Première chambre civile de la Cour de cassation, le 1 octobre 2025, n°23-15.956

La Cour de cassation, première chambre civile, dans un arrêt du 1er octobre 2025, se saisit d’office en application de l’article 462 du code de procédure civile. Elle procède à la rectification d’erreurs matérielles entachant une décision antérieure rendue le 12 juin 2025. Ces erreurs concernaient l’identification des avocats constitués pour les différentes parties à l’instance. La Haute juridiction ordonne la correction des mentions erronées et la transcription de la présente décision en marge de l’arrêt rectifié.

La question posée est celle de l’étendue du pouvoir de rectification des juges du fond et de la Cour de cassation elle-même face à une erreur purement matérielle. L’arrêt rappelle que l’article 462 du code de procédure civile permet de réparer de telles inexactitudes sans porter atteinte au dispositif de la décision. La solution retenue consiste à utiliser cette procédure pour corriger des désignations erronées d’avocats et des omissions dans le visa des conseils.

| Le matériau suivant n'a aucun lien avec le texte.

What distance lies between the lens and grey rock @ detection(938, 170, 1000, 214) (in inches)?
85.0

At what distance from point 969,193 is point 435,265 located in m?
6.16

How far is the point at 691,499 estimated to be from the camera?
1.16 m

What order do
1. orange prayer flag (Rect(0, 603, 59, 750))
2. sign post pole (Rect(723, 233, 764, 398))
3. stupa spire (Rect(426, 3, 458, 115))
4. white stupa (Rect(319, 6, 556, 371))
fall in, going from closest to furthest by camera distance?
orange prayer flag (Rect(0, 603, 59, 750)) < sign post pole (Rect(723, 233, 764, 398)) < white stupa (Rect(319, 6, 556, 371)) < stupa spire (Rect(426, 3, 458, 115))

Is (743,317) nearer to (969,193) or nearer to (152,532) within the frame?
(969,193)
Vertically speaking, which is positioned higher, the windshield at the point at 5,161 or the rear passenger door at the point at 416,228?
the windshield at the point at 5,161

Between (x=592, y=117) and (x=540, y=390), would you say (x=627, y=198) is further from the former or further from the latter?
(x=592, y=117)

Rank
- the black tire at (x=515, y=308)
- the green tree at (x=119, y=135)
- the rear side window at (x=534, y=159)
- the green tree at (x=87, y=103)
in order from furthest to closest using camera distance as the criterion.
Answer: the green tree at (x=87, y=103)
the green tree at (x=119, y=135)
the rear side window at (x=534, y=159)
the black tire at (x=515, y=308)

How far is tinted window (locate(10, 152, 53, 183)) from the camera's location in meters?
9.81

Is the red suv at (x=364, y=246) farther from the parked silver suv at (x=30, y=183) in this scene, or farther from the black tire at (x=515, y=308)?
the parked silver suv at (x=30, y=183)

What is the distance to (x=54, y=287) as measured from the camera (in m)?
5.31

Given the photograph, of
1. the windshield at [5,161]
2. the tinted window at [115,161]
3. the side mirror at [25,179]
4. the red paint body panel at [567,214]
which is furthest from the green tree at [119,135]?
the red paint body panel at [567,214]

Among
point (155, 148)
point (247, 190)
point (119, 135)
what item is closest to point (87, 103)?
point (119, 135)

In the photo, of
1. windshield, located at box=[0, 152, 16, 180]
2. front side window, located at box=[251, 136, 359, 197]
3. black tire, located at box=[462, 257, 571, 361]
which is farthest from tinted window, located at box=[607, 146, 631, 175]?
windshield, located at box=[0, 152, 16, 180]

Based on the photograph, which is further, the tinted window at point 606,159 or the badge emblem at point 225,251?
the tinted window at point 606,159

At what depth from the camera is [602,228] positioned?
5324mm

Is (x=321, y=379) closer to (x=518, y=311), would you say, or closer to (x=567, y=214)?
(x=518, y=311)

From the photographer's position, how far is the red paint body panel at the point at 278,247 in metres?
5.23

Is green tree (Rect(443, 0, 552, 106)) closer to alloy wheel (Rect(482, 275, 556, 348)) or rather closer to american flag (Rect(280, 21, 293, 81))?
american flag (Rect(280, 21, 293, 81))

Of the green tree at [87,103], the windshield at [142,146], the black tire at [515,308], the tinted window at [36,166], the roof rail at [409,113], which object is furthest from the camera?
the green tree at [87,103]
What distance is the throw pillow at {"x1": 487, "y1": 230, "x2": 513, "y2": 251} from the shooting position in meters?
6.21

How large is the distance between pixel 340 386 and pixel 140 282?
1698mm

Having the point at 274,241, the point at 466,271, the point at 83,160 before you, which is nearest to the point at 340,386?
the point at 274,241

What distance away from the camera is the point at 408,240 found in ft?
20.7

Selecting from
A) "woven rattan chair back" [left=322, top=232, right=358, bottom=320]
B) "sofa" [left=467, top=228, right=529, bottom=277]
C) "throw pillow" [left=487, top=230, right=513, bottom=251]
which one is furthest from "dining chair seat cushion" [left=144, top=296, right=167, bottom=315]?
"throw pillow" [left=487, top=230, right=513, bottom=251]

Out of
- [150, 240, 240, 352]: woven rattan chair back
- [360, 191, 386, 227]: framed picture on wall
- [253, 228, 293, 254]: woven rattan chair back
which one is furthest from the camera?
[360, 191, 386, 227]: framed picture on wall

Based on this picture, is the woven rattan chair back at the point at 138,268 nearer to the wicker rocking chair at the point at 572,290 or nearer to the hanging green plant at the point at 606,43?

**La rectification d’office comme garantie de l’exactitude formelle de la décision**

L’arrêt illustre le souci constant de la Cour de cassation de préserver l’exactitude matérielle de ses propres décisions. Le pouvoir de rectification d’office, prévu à l’article 462 du code de procédure civile, constitue un outil au service de cette exigence. Il permet à la juridiction de remédier à des erreurs ou omissions purement matérielles qui n’affectent pas le fond du débat. En l’espèce, la Haute juridiction relève elle-même trois inexactitudes dans la désignation des avocats des parties. Elle estime qu’il « y a lieu, en application de l’article 462 du code de procédure civile, de réparer ces erreurs ». Cette démarche proactive assure la cohérence et la fiabilité du dossier judiciaire.

Cette compétence s’exerce dans le strict respect de la nature de l’erreur. La rectification ne peut porter que sur des éléments dépourvus de toute incidence sur le raisonnement juridique ou le dispositif. Elle vise à corriger des fautes de transcription, des omissions ou des confusions dans les énonciations purement formelles. L’arrêt démontre ainsi une application rigoureuse du texte, limitant son intervention à la matérialité de la rédaction. Cette pratique garantit la sécurité juridique en évitant toute ambiguïté sur la représentation des parties, sans rouvrir le débat sur le fond du litige.

**Une portée pratique renforçant l’autorité et la clarté de la chose jugée**

La décision possède une portée essentiellement pratique et procédurale. Elle confirme l’importance d’une transcription fidèle et complète des éléments de l’instance dans les décisions de justice. En ordonnant que le présent arrêt « sera transcrit en marge ou à la suite de la décision rectifiée », la Cour assure la traçabilité et l’intégrité du dossier. Cette formalité est cruciale pour l’exécution sereine de la justice et pour la bonne information des parties et de leurs conseils.

Cette jurisprudence rappelle également que l’office du juge inclut le maintien de la qualité formelle de ses actes. L’auto-saisine pour rectification manifeste une forme de contrôle qualité interne. Elle prévient d’éventuels contentieux ultérieurs fondés sur des vices de forme sans lien avec le mérite de l’affaire. En veillant scrupuleusement à l’exactitude des mentions relatives à la représentation, la Cour de cassation renforce l’autorité de ses arrêts. Elle écarte toute équivoque susceptible d’entacher la régularité externe de la décision, préservant ainsi la pleine effectivité de la justice rendue.

Source : Cour de cassation – Base Open Data « Judilibre » & « Légifrance ».